--- PAGE TEXT Enclosed Below ---

Speaking of criticism, I was recently interviewed by a writer for The London Times, who commented that ‘one of our minority leaders’ claimed that “white parents who insist on raising their children as biracial are ashamed of their child’s black heritage”. I am so tired of this argument, and the overwhelming belief today in the black community that anyone who tries to be successful in the dominant society is disloyal and trying to be white! What a destructive mind-set.

Personal Identity

I’ve discussed the work of W.E. Cross before. Recently I came across more of his work and that of fellow researcher M.B. Spencer. The research of these two academics has important things to say: 1) minority children develop a sense of self-worth and self-esteem based on the way important people in their lives respond to them individually; 2) minority children’s self esteem is not increased through being taught pride in their racial/ethnic group; 3) minority children are more successful when they are encouraged to develop a bicultural identity - the ability to function effectively within their minority group and in the dominant society; 4) developing pride in the minority group teaches minority children to dislike and disapprove of people from other groups.

This research demonstrates why minority children who are raised in white families have as strong a self-esteem as minority children raised in minority families; it also explains why militant minority groups are opposed to transracial adoption (because these children don’t grow up disliking whites).

Finally, it supports those of us who believe in raising our children as multiracial (they develop a bicultural competence, and they develop interpersonal skills with people who are different). According to both Cross and Spencer, it is clear biracial children do not have to be raised as black to develop a strong self-esteem and a secure identity.

Teen Talk

francis November 12th, 2006

For as long as I can remember, I have been constantly asked what problems I have, being biracial. I have been asked this by television reporters, newspaper and magazine writers. Each time I have been lucky enough to answer that I have had no problems. It is very frustrating for me when everyone seems to expect me to have problems just because my of race. To me, race does not matter. If someone does not like me, I hope it is not because of my race, and I am not about to blame it on my race. I have to take responsibility for my imperfections, not just assume that my problems are all because of my color. I can’t change my color, but I can change my ways. I have been turned down by many interviewers simply because I am too normal. Why can’t we let everyone know that biracial people are just like people of all other races: why can’t they know we are normal?

I have friends of all races and we do not let our differences get in the way. Why should they? The color of our skin has nothing to do with our personalities. I feel it is a typical stereotype to think that a biracial child has got to have lots of problems. We are not allowed to be normal in the public’s eye.

I received a call from the cable network Nickelodeon a few months ago, and was interviewed for a program they wished to produce on biracial children. One of the first questions they asked me was, “what problems do you have being biracial?” When I told the interviewer that I could not remember any problems, she lost interest in me, and I was not used in the program. I was angry because if they only use biracial children with problems, what kind of message does that project? If all of the children used for these programs have problems, then people are going to expect that all biracial people have problems. That just strengthens the stereotype.

It is easier for society to think that people who are different have problems, than to accept them as normal. I don’t understand why this is so, and hopefully in the near future, biracial children will be accepted as normal. Biracial children are not the only minority stereotyped as having problems. My best friend has a physical handicap, but overlooking her handicap, she is completely normal. She is popular in school and has a high grade-point average. When I am with her, I forget about her handicap and she forgets my being biracial. It is important that no one expects something of a person based just on their race, religion, disability, age, gender or any other difference. We shouldn’t judge anyone.

--- End of Enclosed PAGE TEXT ---
--- INFORMATION PROVIDED Enclosed Below ---

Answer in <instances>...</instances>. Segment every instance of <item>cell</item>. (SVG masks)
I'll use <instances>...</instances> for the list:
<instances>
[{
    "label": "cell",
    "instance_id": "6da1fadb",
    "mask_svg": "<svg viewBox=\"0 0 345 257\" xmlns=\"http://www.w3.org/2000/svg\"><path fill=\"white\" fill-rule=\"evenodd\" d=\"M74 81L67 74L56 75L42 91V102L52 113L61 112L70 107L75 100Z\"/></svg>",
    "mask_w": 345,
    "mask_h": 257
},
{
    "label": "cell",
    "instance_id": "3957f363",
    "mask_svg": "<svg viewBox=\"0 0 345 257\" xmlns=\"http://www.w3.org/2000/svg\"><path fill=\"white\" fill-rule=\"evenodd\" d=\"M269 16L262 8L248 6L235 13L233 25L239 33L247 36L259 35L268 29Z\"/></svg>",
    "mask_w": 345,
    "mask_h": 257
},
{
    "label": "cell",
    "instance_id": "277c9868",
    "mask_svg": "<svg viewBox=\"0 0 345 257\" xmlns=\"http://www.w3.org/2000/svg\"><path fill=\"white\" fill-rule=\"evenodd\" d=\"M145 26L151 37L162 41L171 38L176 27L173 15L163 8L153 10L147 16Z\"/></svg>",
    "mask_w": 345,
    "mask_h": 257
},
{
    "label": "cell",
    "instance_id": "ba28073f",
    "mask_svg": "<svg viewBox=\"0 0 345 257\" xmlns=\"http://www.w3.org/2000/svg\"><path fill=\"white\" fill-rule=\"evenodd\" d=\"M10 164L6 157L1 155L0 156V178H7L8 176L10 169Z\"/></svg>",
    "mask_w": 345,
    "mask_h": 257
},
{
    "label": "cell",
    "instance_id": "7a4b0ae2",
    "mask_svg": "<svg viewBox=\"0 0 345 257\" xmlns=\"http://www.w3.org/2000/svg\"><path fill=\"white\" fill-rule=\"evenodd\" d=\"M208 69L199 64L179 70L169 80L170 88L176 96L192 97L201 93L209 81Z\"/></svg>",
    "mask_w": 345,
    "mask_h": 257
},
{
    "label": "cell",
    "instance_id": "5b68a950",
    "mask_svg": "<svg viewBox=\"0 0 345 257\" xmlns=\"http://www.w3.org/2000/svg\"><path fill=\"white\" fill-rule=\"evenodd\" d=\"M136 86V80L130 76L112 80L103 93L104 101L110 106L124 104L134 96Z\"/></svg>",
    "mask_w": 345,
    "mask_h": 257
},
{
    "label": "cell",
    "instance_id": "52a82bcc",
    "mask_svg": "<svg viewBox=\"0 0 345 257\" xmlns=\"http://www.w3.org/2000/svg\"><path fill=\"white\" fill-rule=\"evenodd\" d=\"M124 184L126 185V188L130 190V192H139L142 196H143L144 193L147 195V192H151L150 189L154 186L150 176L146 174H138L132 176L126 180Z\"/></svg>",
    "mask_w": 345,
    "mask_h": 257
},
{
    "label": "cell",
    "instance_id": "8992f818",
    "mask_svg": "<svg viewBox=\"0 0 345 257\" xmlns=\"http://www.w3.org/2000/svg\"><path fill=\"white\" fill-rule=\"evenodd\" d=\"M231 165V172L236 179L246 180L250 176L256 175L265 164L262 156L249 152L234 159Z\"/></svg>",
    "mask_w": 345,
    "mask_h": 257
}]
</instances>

--- End of Enclosed INFORMATION PROVIDED ---

YOUR TASK: Copy the passage on raising biracial children word for word, from "Finally, it supports" up to and including "a secure identity.".

ANSWER TO THE PROBLEM:
Finally, it supports those of us who believe in raising our children as multiracial (they develop a bicultural competence, and they develop interpersonal skills with people who are different). According to both Cross and Spencer, it is clear biracial children do not have to be raised as black to develop a strong self-esteem and a secure identity.